§ **VOTRE TÂCHE**: Poursuivez le texte sur les tapisseries médiévales à partir de là où il s'arrête.

§ **TEXTE DE DÉPART**:

• • •

Dans leur décor, une végétation luxuriante se mêle à l'architecture médiévale, à la faune et aux créatures fantastiques, le réalisme et le fantastique. Si les humains sont absents de ces représentations, on aperçoit des bâtiments en haut des tapisseries, des châteaux, des églises et des villages qui symbolisent la Culture. Cette dernière est matérialisée en haut des tapisseries, elle jouxte la nature mais une séparation est clairement établie entre les deux. Ces œuvres illustrent la pensée médiévale opposant humanité et nature. Notre regard est-il toujours le même cinq siècles plus tard ?

© photo C. L.

Au sol, deux reproductions de tapisseries sont des puzzles géants. Les pièces ont beau être énormes, nous avons beau avoir bac +9 à nous deux, il nous a bien fallu dix minutes pour terminer le plus petit …

© photo C. L.

• • •

§ **MATÉRIEL FOURNI**:
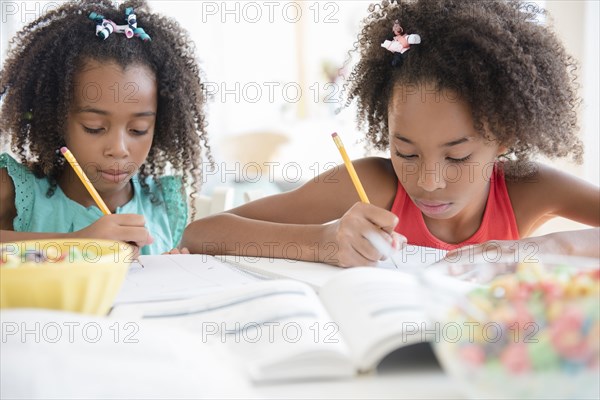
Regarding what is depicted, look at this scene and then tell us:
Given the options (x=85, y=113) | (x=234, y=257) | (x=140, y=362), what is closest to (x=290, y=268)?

• • •

§ **RÉSULTAT FINAL**:
L'unité de base de l'exposition est le pixel. Dans l'escalier, les tapisseries sont minutieusement découpées, mettant ainsi en valeur tous leurs éléments, toute la richesse de leur décor. Les tentures d'Aubusson et les œuvres numériques exposées se composent d'un assemblage d'éléments, qu'il s'agisse de fils entrelacés ou de minuscules pixels.

© photo C. L.

Cette exposition a l'audace de réunir des œuvres du XVIe siècle et trois œuvres numériques, elles ne sont pas exposées dans le même espace mais traitent du même sujet. Cette mise en regard de créations qui diffèrent par leur temporalité et leur support permet de renouveler la vision que nous pouvons porter sur l'art de la renaissance. D'autres parts, toutes les œuvres interrogent le rapport entre humanité et nature et surtout, remettent en cause le regard anthropocentré dans lequel nous vivons.

 

Clémence L.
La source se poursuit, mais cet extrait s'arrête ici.